Le scene rimaste nella storia del cinema italiano sono molteplici: gli schiaffi ai passeggeri affacciati ai finestrini di un treno in partenza, i bizzarri discorsi dal fantasioso lessico che si inventa Lello (Ugo Tognazzi), i cori intonati dal magnifico quartetto, specie quello in ospedale che manda in bestia il personale. Ma anche il fittizio scenario di sparatorie (con tanto di fuochi d’artificio) messo su dai protagonisti, per far credere a un personaggio chiamato il Righi (Bernanrd Blier) che fossero coinvolti in un giro d’affari con la malavita organizzata, al fine di tirarlo dentro quelle situazioni che ai suoi occhi appaiono tanto losche da farlo spaventare.
Il tutto gira intorno allo spirito di superficialità e lo schietto umorismo che dai personaggi stessi scaturisce. E nonostante il fatto che il loro modo di scherzare sia per l’appunto schietto, e quindi palese, il ‘povero’ Righi non riesce lo stesso a comprendere quanto sia in realtà deriso dai protagonisti.

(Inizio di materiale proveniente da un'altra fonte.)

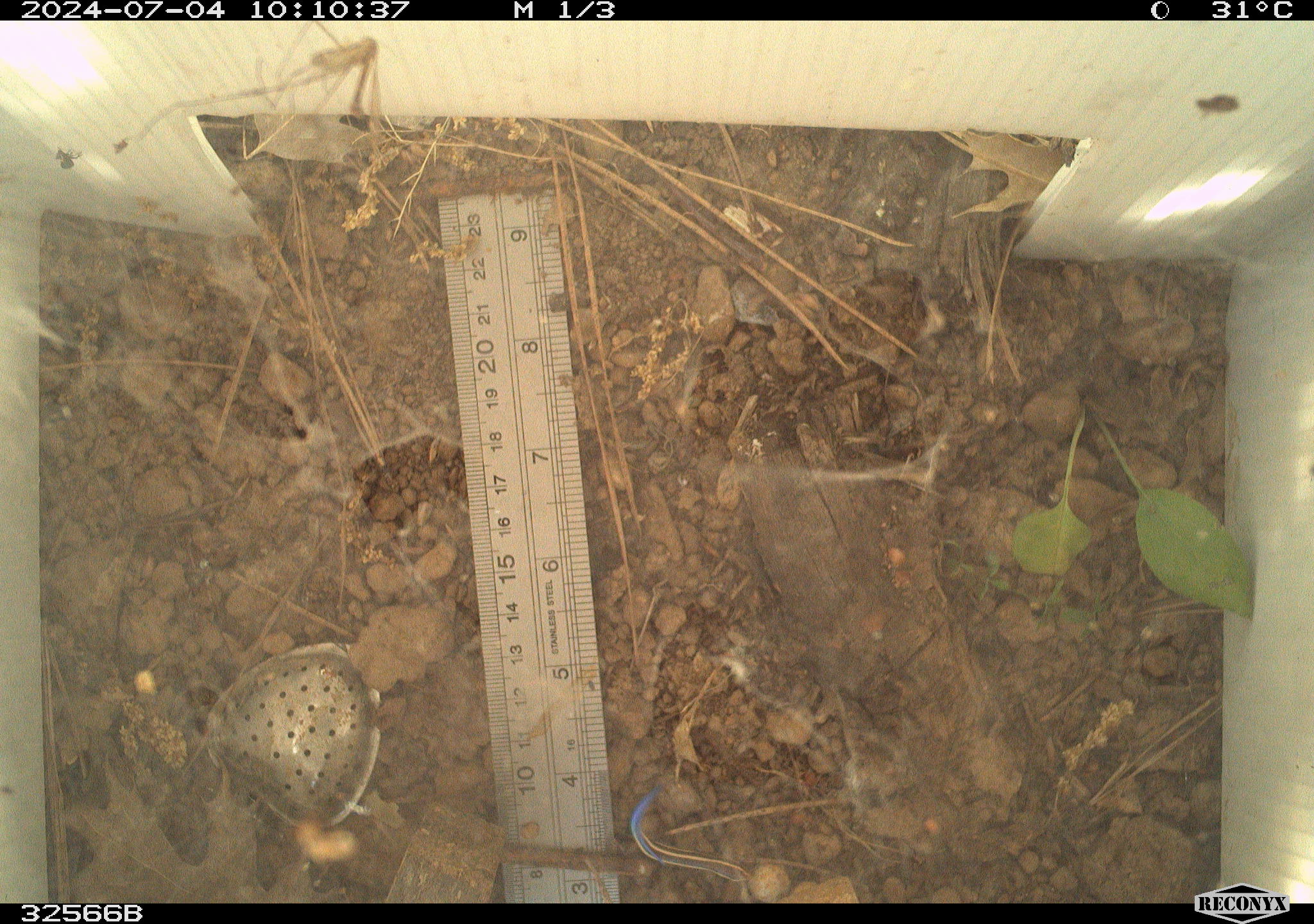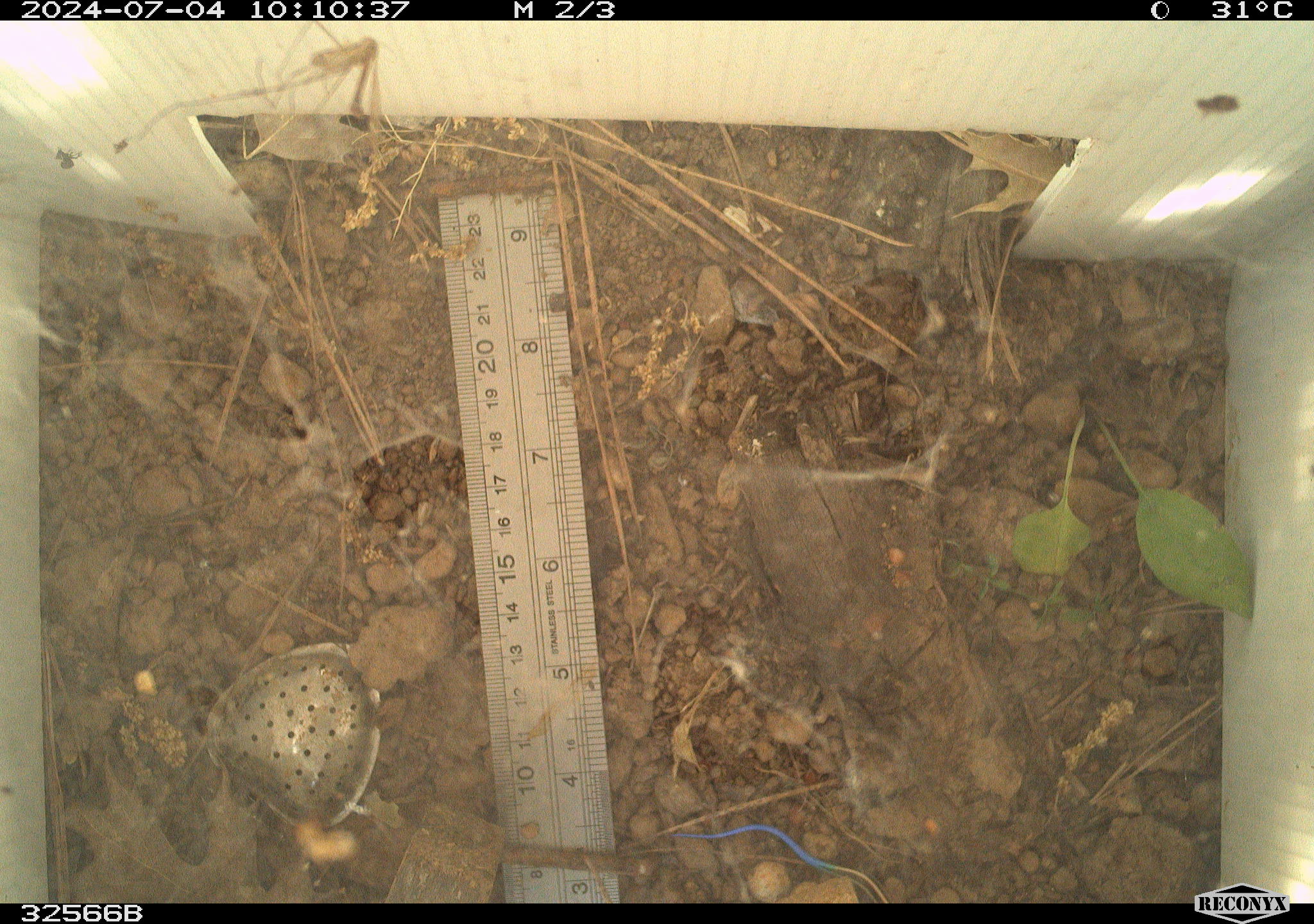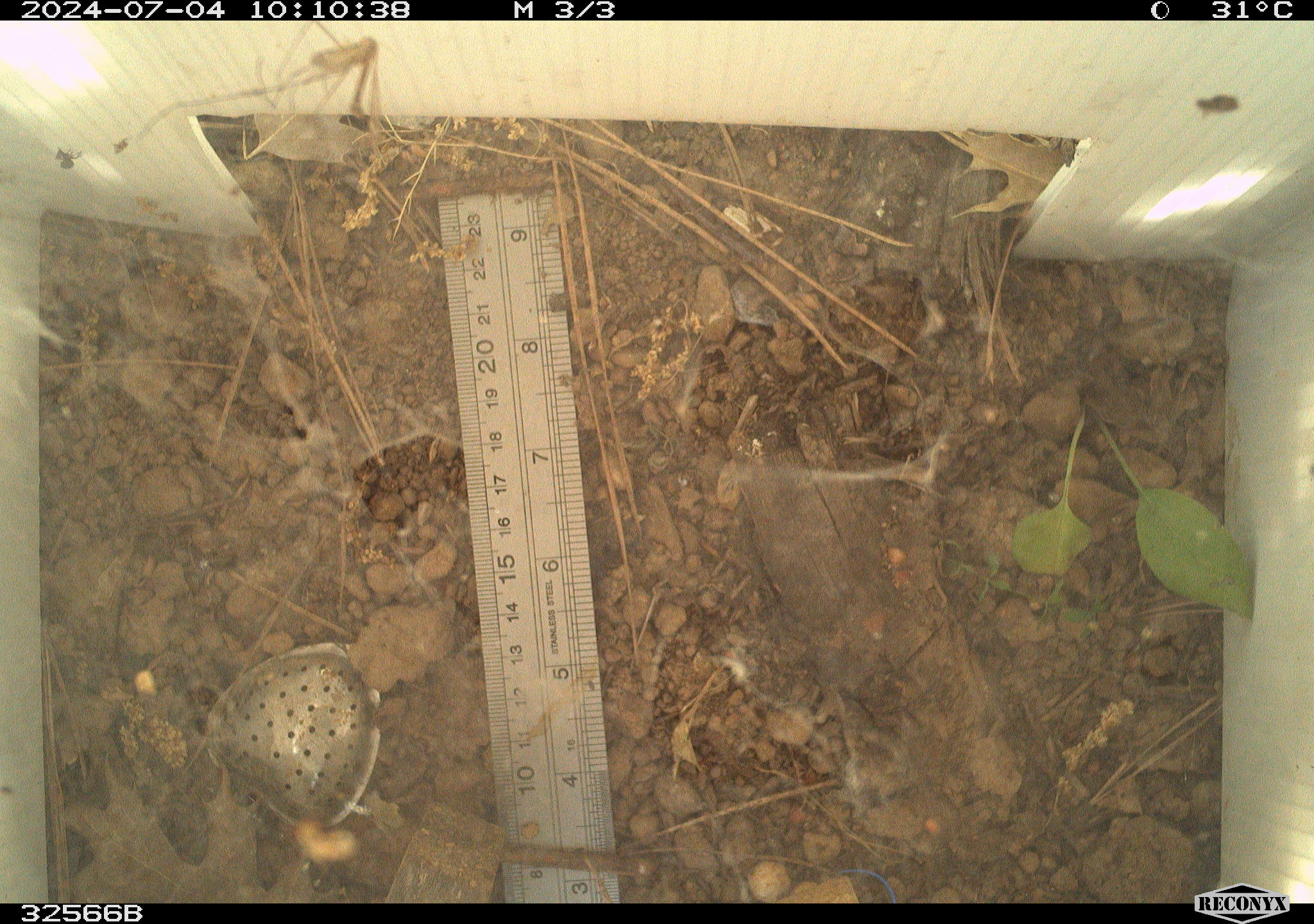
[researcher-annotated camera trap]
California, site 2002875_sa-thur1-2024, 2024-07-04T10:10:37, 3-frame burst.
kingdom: Animalia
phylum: Chordata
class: Reptilia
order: Squamata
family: Scincidae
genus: Plestiodon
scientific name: Plestiodon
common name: blue-tailed skinks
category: plestiodon species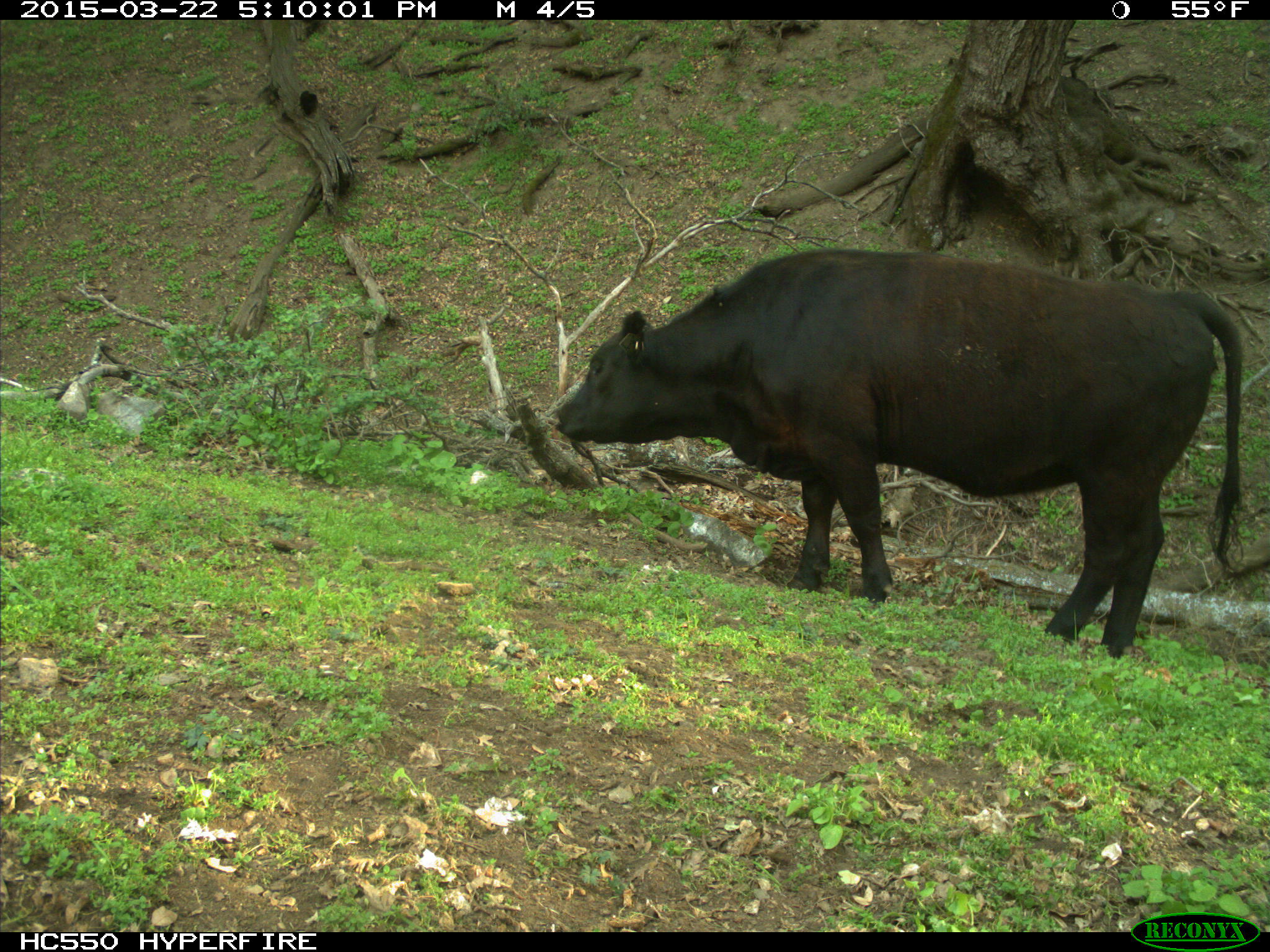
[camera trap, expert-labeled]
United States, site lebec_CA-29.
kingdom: Animalia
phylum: Chordata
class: Mammalia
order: Artiodactyla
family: Bovidae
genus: Bos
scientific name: Bos taurus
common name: domestic cow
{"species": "Bos taurus (domestic cow)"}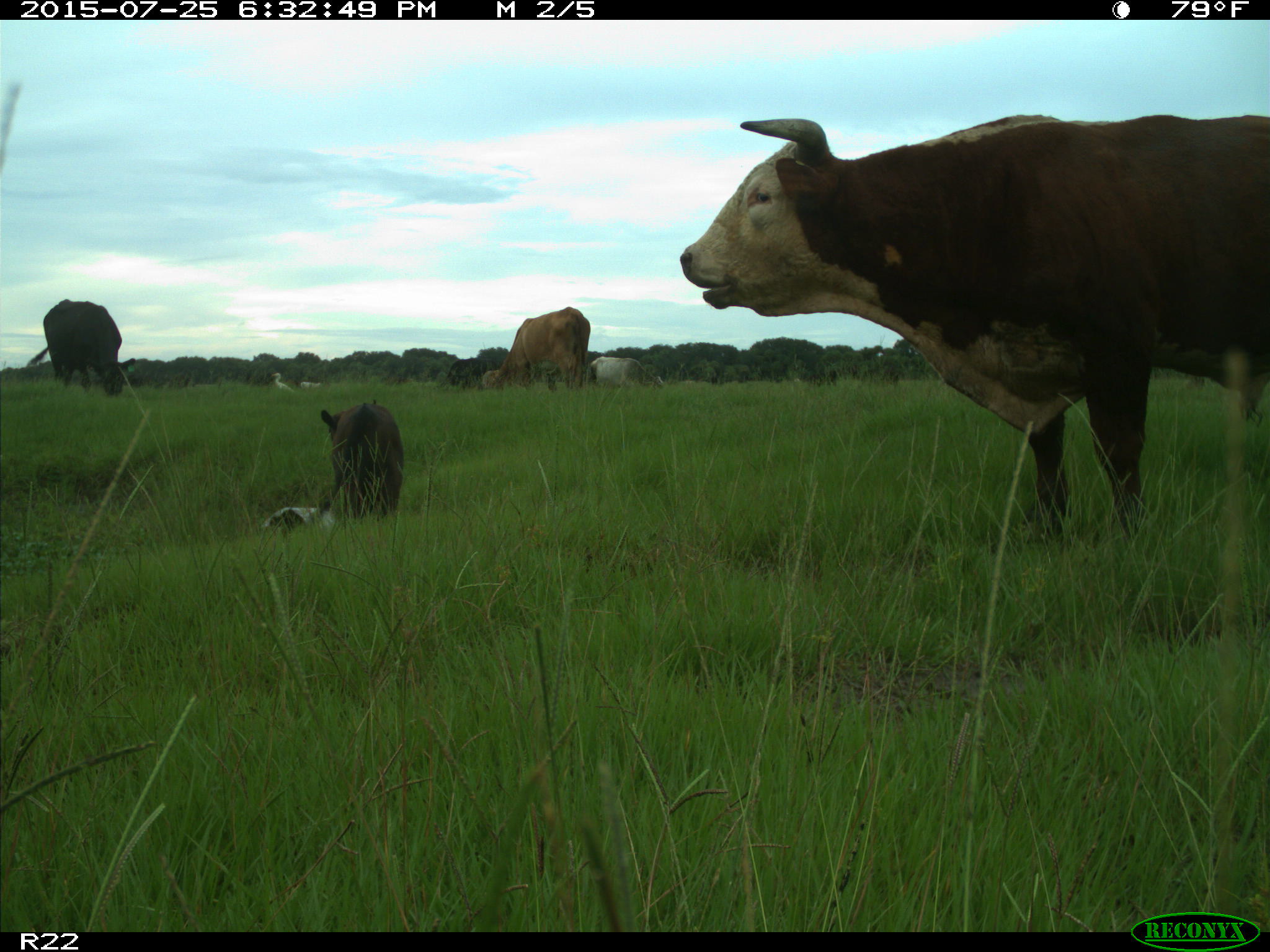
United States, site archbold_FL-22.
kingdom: Animalia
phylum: Chordata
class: Mammalia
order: Artiodactyla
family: Bovidae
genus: Bos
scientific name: Bos taurus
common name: domestic cow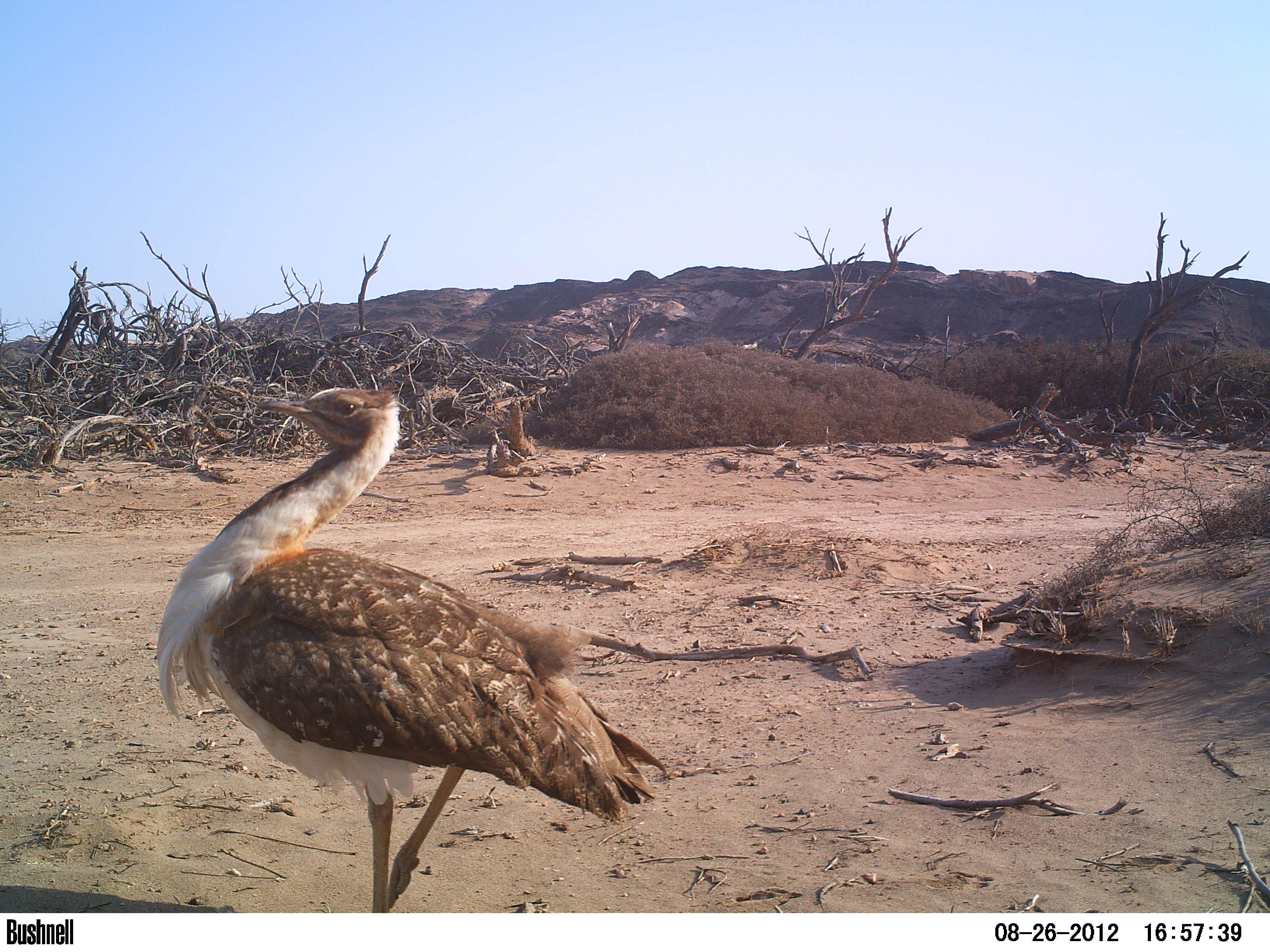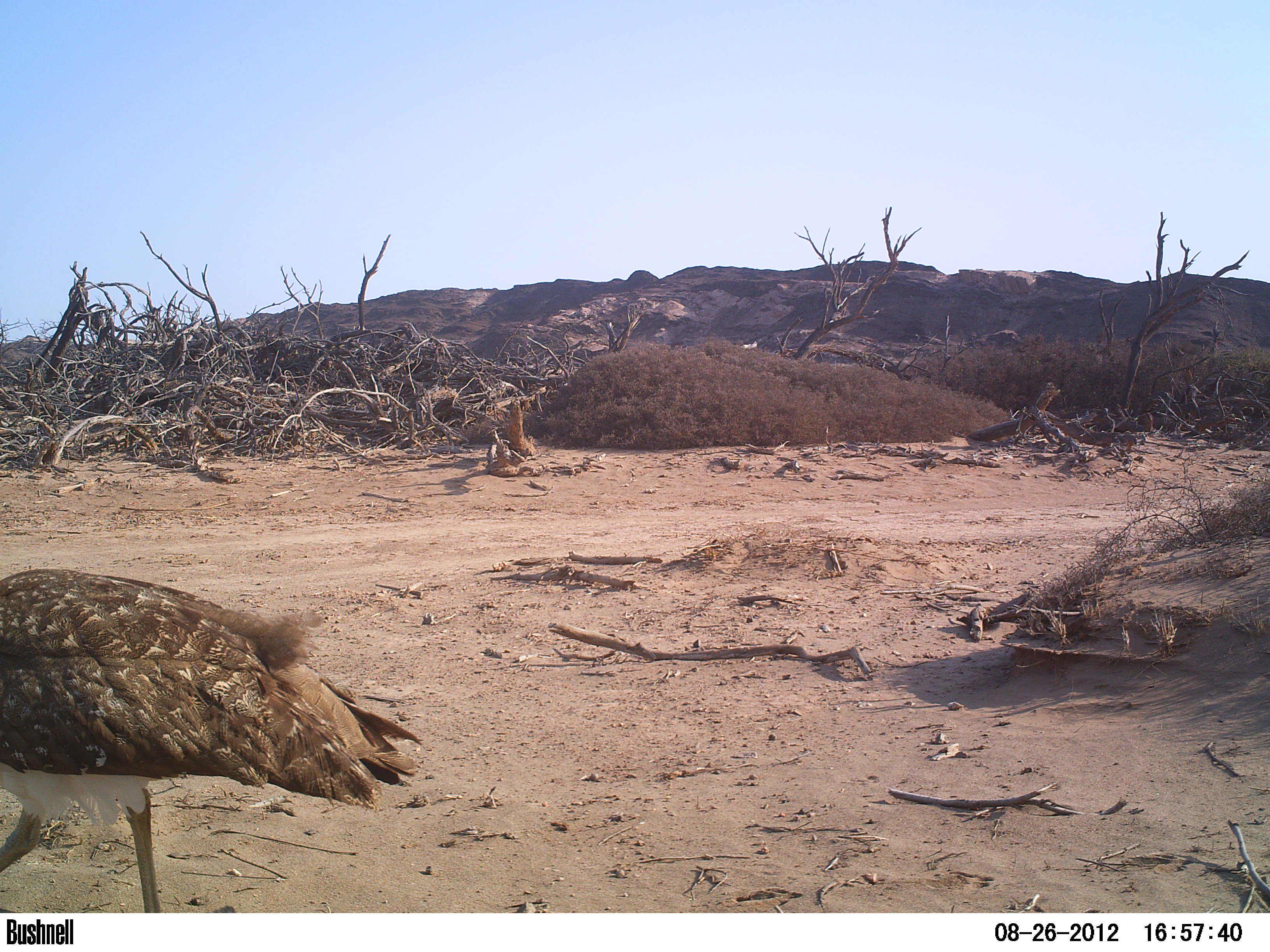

Resta da evidenziare comunque quanto i quattro amici siano stati bravi nel giro di pochi secondi (mentre giocavano a carte) a mettere su la scena che erano dei gangster con della droga da smerciare quando invece nella scatola c’era scritto in grande ‘ZUCCHERO’. Ovviamente quello scherzo, e tutta la seguente fila di montature che ne consegue, sono state rese possibili dall’estrema ingenuità del Righi, ma anche dalla prontezza d’ingegno dei quattro e dall’intesa micidiale che li legava. Gli attori principali recitano con una tale spontaneità da far sembrare agli spettatori che anche loro si stiano divertendo ‘da matti’ durante le riprese.
Tra tutti i personaggi il vero protagonista è il Perozzi (Philippe Noiret), che funge da narratore e che racconta all’inizio del film della sua incontenibile voglia di trascorrere un po’ di tempo con i suoi amici, dopo una nottata di lavoro alla sede di una testata giornalistica. Essendo lui che fa da intermediario tra gli spettatori e la commedia, ci dice con un pizzico di riflessività, che cosa sia la ‘zingarata’, ovvero nient’ altro che un viaggio “senza meta e senza scopi, un’evasione senza programmi che può durare un giorno, due o una settimana”.
Riflessività che notiamo anche quando, nel cantare in auto con gli amici, si sofferma un attimo a realizzare quello che stava accadendo, come per immortalare il momento che a lui sembrava così magico, e ci parla di quanto i quattro adulti siano legati tra loro fin dai tempi della scuola e del servizio di leva militare.
Il quinto elemento del gruppo, il dottor Sassaroli (Adolfo Celi), entra in azione quando, per far rispettare le regole che vigono nel suo ospedale, punisce i quattro scalmanati con metodi piuttosto singolari.
Così facendo  si dimostra più scaltro di loro, ma a farlo entrare in simpatia al Perozzi, a Lello, e al Necchi (Duilio Del Prete), è il modo in cui riesce psicologicamente a prevalere sul Melandri (Gastone Moschin), il quale si era innamorato di sua moglie.
Questa pellicola è il prototipo della nuova commedia all’italiana. Perché riproduce una realtà così vicina alla nostra generazione, come mai nessun precedente. I tempi dei “Soliti ignoti”, dove la miseria impera e ci si deve arrabattare per rimediare un po’ di denaro, sono finiti. Così come lo sono quelli di “Pane e cioccolata”, dove la realtà di un emigrato italiano in Svizzera, un po’ci rattrista. Dalla pubblicazione di Amici Miei è iniziata l’epoca del cinema che mostra il piacere provato nello sguazzare nel, perdonatemi la parolaccia, fancazzismo.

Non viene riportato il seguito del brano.